*BESTUDEERDE TEKST*.
35. Het verschil tussen de twee verschillende vastgestelde waarden (€ 402.461 -/- € 102.756 = € 299.705) is een waardetoename die is ontstaan door de sfeerovergang van bos- naar landbouwgrond en is daarmee dan ook belast. Nu de inspecteur ook is uitgegaan van deze winst (met daarop een correctie in verband met de verkoopkosten) is de rechtbank van oordeel dat de inspecteur deze op juiste gronden heeft vastgesteld.

Conclusie en gevolgen

36. De beroepen zijn ongegrond. Dit betekent dat de aanslagen in stand blijven. Eiser krijgt daarom het griffierecht niet terug. Hij krijgt ook geen vergoeding van zijn proceskosten.

Beslissing

De rechtbank verklaart de beroepen ongegrond.
Deze uitspraak is gedaan door mr. F. Brekelmans, voorzitter, en mr. L.M. Praamstra en mr. O. Brands, in aanwezigheid van mr. T.R. Bontsema, griffier. De uitspraak is uitgesproken in het openbaar op 9 januari 2025.
griffier
rechter
Een afschrift van deze uitspraak is verzonden aan partijen op:

Informatie over hoger beroep

Een partij die het niet eens is met deze uitspraak, kan een hogerberoepschrift sturen naar het gerechtshof Arnhem-Leeuwarden waarin wordt uitgelegd waarom deze partij het niet eens is met deze uitspraak. Het hogerberoepschrift moet worden ingediend binnen zes weken na de dag waarop deze uitspraak is verzonden.

*OPDRACHT*. Geef uit de rechtbankuitspraak hierboven letterlijk het stuk terug dat begint bij "Informatie over hoger" en eindigt bij "uitspraak is verzonden.".

(Opgeslagen items)

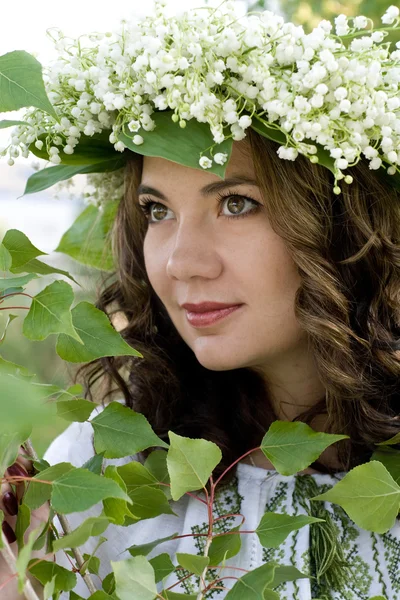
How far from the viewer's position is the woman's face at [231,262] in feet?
3.96

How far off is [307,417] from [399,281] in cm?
30

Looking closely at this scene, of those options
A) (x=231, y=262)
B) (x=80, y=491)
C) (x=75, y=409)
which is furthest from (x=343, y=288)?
(x=80, y=491)

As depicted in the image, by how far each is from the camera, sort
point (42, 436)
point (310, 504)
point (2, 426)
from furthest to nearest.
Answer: point (42, 436)
point (310, 504)
point (2, 426)

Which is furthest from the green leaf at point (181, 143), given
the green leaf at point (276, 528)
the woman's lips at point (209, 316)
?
the green leaf at point (276, 528)

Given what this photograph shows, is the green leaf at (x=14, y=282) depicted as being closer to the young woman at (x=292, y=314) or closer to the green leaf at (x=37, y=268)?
the green leaf at (x=37, y=268)

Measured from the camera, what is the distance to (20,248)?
35.1 inches

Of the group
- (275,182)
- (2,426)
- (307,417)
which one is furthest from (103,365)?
(2,426)

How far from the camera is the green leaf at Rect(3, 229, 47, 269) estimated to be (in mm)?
883

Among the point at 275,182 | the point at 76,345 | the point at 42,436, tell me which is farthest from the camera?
the point at 42,436

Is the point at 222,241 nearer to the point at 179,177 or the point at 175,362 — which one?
the point at 179,177

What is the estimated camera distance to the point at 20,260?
2.94ft

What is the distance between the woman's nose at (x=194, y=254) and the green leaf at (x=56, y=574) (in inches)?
20.9

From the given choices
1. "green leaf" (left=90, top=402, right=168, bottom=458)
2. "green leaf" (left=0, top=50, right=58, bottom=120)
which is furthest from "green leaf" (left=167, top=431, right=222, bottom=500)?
"green leaf" (left=0, top=50, right=58, bottom=120)

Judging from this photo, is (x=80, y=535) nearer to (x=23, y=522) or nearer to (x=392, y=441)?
(x=23, y=522)
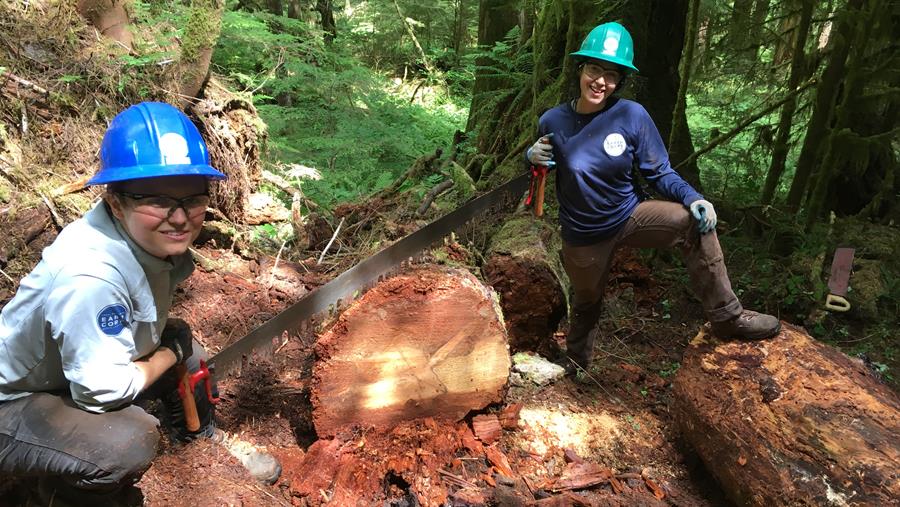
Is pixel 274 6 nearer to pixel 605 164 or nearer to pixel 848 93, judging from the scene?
pixel 605 164

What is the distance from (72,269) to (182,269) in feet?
1.78

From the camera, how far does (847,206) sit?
5.77 meters

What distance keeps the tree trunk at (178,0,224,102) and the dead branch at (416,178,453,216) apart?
2.83 m

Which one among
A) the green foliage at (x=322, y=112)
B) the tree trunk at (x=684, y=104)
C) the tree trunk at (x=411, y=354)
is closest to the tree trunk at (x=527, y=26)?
the tree trunk at (x=684, y=104)

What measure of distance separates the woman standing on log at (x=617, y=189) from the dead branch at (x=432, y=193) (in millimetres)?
1954

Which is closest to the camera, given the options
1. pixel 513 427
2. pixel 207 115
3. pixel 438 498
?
pixel 438 498

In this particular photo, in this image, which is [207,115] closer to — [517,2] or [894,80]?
[517,2]

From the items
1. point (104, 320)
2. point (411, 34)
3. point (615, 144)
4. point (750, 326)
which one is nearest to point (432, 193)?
point (615, 144)

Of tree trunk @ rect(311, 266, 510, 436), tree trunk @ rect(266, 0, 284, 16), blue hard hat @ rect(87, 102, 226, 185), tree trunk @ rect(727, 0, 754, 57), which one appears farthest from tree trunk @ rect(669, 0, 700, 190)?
tree trunk @ rect(266, 0, 284, 16)

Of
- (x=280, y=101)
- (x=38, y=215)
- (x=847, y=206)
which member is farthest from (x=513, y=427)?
(x=280, y=101)

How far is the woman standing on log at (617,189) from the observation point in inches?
114

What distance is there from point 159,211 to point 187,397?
109cm

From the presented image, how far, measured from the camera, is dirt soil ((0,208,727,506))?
2582 millimetres

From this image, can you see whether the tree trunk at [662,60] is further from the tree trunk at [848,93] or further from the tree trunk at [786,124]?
the tree trunk at [848,93]
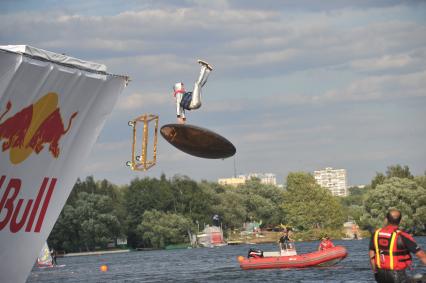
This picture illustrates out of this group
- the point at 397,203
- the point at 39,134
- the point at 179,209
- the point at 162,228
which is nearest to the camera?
the point at 39,134

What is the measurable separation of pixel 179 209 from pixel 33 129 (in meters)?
132

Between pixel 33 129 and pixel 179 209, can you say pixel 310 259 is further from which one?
pixel 179 209

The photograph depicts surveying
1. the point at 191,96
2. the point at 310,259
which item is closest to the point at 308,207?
the point at 310,259

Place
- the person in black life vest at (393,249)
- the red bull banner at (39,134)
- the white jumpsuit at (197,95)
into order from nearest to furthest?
the person in black life vest at (393,249), the red bull banner at (39,134), the white jumpsuit at (197,95)

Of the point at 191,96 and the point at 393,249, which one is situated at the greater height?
the point at 191,96

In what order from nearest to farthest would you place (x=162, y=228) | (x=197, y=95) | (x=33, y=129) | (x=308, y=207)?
1. (x=33, y=129)
2. (x=197, y=95)
3. (x=162, y=228)
4. (x=308, y=207)

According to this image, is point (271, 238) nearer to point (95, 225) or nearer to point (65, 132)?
point (95, 225)

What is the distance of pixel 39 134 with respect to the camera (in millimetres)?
16391

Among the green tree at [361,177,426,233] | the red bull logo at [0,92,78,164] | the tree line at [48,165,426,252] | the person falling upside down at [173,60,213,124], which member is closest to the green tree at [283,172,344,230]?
the tree line at [48,165,426,252]

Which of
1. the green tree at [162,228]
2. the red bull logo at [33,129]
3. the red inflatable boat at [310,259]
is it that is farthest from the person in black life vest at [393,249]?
the green tree at [162,228]

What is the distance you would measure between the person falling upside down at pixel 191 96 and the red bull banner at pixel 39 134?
3.58ft

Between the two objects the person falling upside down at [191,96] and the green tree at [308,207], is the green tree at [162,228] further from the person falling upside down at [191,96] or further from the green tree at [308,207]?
the person falling upside down at [191,96]

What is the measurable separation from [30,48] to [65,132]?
221 centimetres

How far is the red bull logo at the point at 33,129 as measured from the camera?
51.3ft
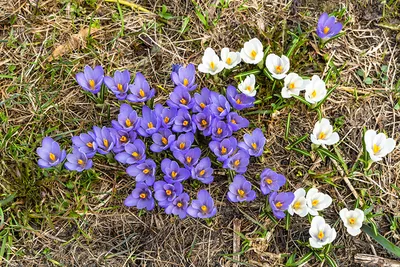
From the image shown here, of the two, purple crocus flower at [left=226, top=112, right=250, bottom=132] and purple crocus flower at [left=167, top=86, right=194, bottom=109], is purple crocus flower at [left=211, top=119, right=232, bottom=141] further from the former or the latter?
purple crocus flower at [left=167, top=86, right=194, bottom=109]

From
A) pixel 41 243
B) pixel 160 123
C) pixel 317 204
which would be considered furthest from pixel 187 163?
pixel 41 243

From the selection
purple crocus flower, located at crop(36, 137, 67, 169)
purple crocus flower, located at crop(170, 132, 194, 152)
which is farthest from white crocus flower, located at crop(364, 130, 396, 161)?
purple crocus flower, located at crop(36, 137, 67, 169)

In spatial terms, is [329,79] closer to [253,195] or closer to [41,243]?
[253,195]

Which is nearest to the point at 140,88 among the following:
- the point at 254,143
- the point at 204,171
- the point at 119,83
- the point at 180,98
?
the point at 119,83

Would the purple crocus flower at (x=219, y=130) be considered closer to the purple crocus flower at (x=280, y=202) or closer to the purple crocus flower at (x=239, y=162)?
the purple crocus flower at (x=239, y=162)

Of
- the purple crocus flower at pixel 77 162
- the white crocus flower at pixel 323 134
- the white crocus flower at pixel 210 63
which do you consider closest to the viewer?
the purple crocus flower at pixel 77 162

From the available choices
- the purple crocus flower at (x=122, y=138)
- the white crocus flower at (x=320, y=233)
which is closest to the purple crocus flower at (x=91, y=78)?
the purple crocus flower at (x=122, y=138)
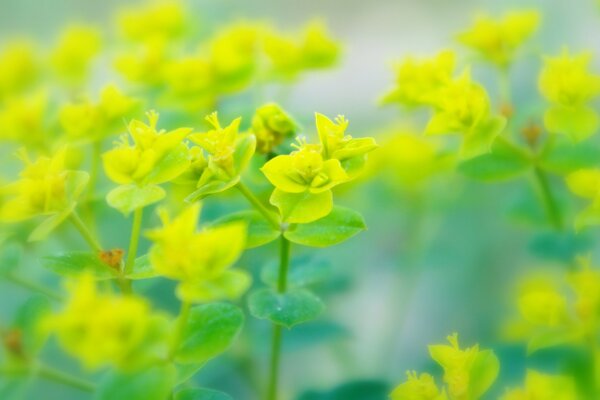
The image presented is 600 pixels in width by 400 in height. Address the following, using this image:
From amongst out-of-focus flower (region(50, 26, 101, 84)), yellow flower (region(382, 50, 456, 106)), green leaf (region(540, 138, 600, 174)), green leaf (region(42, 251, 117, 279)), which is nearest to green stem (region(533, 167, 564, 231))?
green leaf (region(540, 138, 600, 174))

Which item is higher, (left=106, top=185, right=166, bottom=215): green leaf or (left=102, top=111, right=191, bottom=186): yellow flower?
(left=102, top=111, right=191, bottom=186): yellow flower

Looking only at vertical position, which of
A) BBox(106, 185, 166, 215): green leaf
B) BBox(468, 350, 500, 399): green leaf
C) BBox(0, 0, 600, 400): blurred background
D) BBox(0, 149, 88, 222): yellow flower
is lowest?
BBox(0, 0, 600, 400): blurred background

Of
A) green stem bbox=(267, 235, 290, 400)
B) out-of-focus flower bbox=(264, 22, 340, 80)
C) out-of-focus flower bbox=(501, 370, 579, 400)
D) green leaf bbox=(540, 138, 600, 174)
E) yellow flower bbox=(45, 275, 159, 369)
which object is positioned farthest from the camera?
out-of-focus flower bbox=(264, 22, 340, 80)

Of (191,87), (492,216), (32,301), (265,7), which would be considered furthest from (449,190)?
(265,7)

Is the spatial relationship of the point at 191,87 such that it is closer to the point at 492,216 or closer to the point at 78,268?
the point at 78,268

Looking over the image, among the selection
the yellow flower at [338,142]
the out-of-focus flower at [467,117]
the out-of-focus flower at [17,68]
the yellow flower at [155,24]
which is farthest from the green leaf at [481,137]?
the out-of-focus flower at [17,68]

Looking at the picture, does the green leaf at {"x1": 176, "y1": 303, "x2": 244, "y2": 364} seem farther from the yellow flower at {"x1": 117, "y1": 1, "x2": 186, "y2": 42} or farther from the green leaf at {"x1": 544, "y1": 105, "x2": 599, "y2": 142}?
the yellow flower at {"x1": 117, "y1": 1, "x2": 186, "y2": 42}

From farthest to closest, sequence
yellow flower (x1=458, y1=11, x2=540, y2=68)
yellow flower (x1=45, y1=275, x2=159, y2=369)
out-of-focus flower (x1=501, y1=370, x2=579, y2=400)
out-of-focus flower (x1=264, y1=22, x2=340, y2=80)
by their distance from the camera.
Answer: out-of-focus flower (x1=264, y1=22, x2=340, y2=80) < yellow flower (x1=458, y1=11, x2=540, y2=68) < out-of-focus flower (x1=501, y1=370, x2=579, y2=400) < yellow flower (x1=45, y1=275, x2=159, y2=369)
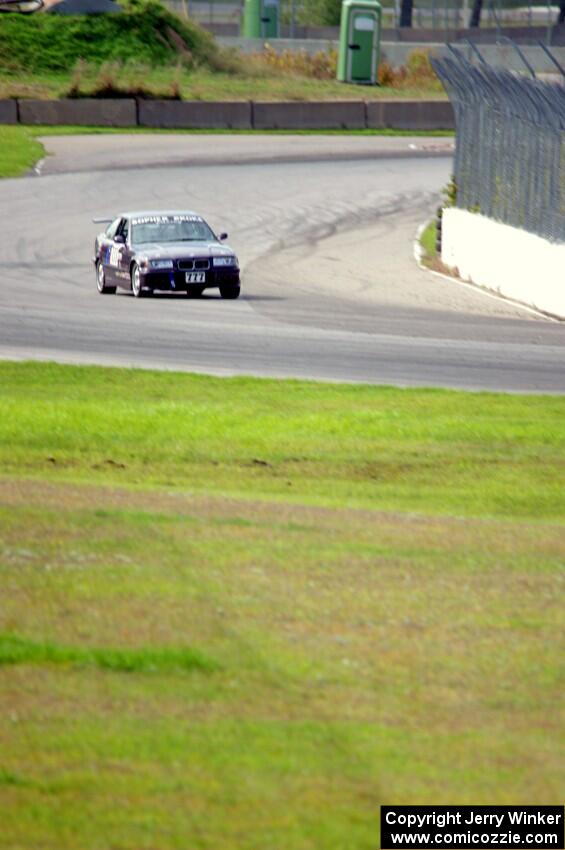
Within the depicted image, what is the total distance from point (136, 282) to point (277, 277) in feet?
12.8

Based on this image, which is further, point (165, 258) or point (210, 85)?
point (210, 85)

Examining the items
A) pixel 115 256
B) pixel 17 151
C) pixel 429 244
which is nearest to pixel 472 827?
pixel 115 256

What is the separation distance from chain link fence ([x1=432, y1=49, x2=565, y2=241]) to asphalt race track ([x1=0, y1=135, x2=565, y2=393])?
153 centimetres

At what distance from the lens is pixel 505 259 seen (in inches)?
985

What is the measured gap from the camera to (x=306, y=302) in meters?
23.3

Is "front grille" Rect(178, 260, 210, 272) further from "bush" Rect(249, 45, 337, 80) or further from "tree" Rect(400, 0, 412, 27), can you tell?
"tree" Rect(400, 0, 412, 27)

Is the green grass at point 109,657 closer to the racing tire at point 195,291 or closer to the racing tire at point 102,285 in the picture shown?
the racing tire at point 195,291

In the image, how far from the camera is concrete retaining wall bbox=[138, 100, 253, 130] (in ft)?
163

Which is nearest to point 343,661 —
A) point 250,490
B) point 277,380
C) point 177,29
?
point 250,490

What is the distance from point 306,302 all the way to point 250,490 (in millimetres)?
12251

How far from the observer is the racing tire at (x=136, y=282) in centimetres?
2370

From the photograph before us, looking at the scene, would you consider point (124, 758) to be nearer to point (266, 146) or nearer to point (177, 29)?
point (266, 146)

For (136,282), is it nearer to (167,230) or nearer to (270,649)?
(167,230)

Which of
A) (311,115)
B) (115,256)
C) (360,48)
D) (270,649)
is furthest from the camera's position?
(360,48)
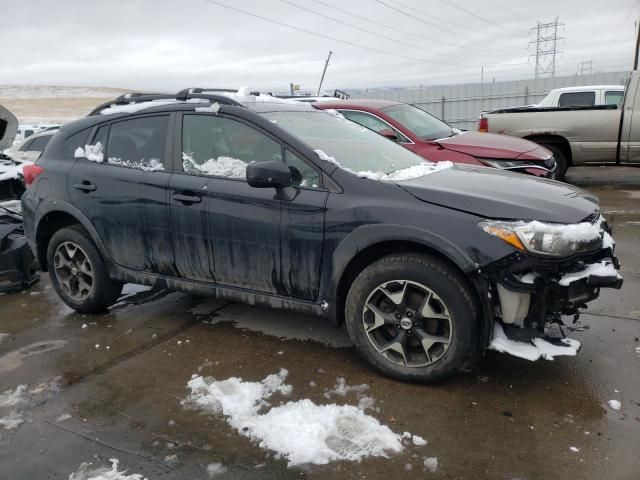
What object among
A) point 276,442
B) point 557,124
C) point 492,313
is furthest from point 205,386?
point 557,124

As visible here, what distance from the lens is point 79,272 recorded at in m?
4.60

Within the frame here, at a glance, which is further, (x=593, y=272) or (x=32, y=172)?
(x=32, y=172)

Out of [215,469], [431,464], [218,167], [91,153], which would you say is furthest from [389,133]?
[215,469]

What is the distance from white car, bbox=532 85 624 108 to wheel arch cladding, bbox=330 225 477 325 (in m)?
10.2

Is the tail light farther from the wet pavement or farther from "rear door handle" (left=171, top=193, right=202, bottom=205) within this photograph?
"rear door handle" (left=171, top=193, right=202, bottom=205)

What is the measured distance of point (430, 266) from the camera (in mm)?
3059

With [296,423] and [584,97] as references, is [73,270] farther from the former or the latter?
[584,97]

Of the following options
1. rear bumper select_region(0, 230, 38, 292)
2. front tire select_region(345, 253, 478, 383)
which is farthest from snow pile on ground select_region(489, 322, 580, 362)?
rear bumper select_region(0, 230, 38, 292)

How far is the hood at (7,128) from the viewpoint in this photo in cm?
591

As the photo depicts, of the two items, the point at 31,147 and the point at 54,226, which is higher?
the point at 31,147

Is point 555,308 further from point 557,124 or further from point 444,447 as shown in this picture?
point 557,124

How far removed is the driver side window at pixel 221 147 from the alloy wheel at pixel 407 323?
1.18 meters

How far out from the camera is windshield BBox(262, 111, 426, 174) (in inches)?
143

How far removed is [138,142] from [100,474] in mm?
2555
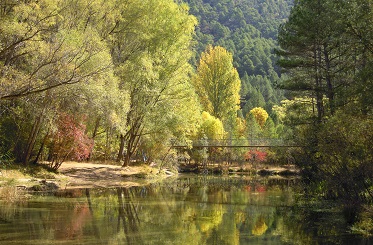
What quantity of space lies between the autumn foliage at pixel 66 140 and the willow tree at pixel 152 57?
14.7 feet

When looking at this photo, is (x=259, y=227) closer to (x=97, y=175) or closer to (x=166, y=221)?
(x=166, y=221)

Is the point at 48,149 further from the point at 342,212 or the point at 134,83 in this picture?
the point at 342,212

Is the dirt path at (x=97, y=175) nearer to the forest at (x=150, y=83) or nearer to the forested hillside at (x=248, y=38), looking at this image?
the forest at (x=150, y=83)

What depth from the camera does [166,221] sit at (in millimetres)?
12000

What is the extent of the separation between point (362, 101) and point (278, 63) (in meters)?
8.75

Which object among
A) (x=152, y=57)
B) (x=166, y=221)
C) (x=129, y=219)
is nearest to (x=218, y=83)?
(x=152, y=57)

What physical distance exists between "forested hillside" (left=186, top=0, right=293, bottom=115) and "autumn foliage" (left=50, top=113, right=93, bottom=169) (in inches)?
2661

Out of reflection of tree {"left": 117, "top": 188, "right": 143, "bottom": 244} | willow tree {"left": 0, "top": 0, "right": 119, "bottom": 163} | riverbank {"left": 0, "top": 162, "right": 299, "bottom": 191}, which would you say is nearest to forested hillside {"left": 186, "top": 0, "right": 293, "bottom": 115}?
riverbank {"left": 0, "top": 162, "right": 299, "bottom": 191}

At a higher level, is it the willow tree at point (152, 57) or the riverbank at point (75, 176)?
the willow tree at point (152, 57)

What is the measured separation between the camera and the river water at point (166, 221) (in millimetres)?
9633

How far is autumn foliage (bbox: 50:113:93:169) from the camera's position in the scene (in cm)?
2381

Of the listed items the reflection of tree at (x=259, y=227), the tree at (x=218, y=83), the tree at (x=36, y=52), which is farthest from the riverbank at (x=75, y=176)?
the tree at (x=218, y=83)

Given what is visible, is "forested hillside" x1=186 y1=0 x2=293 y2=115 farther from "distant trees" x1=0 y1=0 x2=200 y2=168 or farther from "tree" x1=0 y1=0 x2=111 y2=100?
"tree" x1=0 y1=0 x2=111 y2=100

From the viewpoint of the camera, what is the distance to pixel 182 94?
101ft
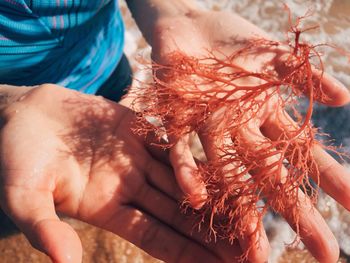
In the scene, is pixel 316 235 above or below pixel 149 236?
above

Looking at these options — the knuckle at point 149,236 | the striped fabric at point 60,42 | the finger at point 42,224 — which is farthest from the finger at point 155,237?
the striped fabric at point 60,42

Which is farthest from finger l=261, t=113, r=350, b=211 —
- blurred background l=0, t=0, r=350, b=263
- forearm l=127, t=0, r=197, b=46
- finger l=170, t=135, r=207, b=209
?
forearm l=127, t=0, r=197, b=46

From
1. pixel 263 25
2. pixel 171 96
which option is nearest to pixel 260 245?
pixel 171 96

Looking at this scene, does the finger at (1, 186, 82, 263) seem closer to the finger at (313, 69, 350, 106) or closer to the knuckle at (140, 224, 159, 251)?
the knuckle at (140, 224, 159, 251)

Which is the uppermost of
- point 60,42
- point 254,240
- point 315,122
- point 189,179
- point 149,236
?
point 60,42

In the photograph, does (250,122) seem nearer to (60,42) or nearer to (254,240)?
(254,240)

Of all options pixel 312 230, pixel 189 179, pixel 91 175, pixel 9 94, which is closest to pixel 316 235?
pixel 312 230

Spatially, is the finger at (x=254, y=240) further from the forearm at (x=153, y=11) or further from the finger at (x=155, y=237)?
the forearm at (x=153, y=11)

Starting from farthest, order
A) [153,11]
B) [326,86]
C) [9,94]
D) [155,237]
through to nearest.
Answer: [153,11]
[326,86]
[9,94]
[155,237]
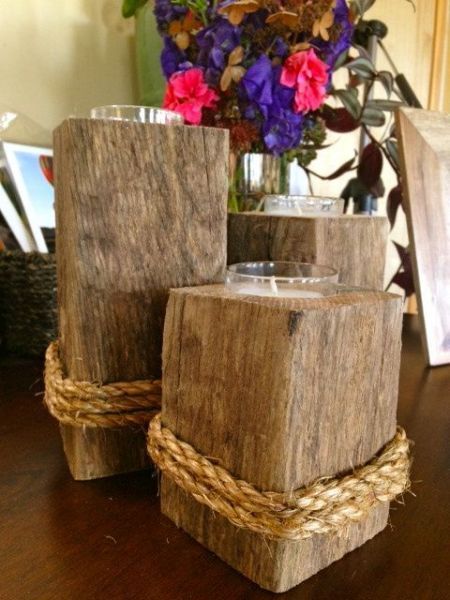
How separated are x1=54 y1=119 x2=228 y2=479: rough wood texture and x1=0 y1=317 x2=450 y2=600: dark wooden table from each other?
34mm

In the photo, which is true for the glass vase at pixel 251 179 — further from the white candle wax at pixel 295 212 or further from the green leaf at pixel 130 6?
the green leaf at pixel 130 6

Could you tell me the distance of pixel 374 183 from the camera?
979 millimetres

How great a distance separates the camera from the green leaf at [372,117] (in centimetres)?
90

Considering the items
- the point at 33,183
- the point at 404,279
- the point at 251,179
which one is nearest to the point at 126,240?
the point at 251,179

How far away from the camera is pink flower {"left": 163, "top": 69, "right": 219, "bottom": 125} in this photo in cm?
66

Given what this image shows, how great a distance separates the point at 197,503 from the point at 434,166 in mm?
559

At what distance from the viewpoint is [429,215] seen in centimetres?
72

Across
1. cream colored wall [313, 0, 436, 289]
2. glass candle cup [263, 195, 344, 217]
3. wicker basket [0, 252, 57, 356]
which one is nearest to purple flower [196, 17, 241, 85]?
glass candle cup [263, 195, 344, 217]

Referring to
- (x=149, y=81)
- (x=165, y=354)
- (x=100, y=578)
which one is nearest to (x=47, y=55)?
(x=149, y=81)

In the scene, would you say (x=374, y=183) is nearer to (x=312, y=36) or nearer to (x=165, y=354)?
(x=312, y=36)

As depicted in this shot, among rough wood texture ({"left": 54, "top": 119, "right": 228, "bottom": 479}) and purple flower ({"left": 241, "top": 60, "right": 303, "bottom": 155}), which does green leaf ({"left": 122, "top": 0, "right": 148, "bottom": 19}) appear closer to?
purple flower ({"left": 241, "top": 60, "right": 303, "bottom": 155})

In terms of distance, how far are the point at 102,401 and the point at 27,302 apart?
0.33m

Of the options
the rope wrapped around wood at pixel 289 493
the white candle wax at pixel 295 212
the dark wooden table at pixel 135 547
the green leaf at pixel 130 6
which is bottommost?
the dark wooden table at pixel 135 547

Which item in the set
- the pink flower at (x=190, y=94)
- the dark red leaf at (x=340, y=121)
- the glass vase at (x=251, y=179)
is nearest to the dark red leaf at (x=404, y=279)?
the dark red leaf at (x=340, y=121)
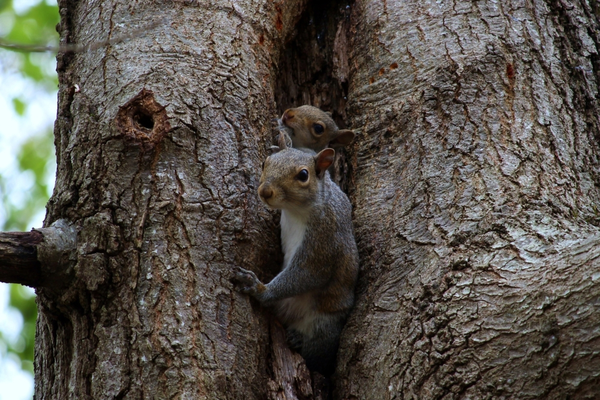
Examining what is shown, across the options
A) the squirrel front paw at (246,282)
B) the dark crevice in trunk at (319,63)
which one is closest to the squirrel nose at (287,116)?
the dark crevice in trunk at (319,63)

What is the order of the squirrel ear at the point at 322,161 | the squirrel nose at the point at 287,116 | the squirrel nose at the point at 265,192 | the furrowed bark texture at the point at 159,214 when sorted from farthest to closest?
1. the squirrel nose at the point at 287,116
2. the squirrel ear at the point at 322,161
3. the squirrel nose at the point at 265,192
4. the furrowed bark texture at the point at 159,214

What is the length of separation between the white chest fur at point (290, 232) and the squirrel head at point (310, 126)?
2.42 feet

*ANTWOORD*.
Informatie over hoger beroep

Een partij die het niet eens is met deze uitspraak, kan een hogerberoepschrift sturen naar het gerechtshof Arnhem-Leeuwarden waarin wordt uitgelegd waarom deze partij het niet eens is met deze uitspraak. Het hogerberoepschrift moet worden ingediend binnen zes weken na de dag waarop deze uitspraak is verzonden.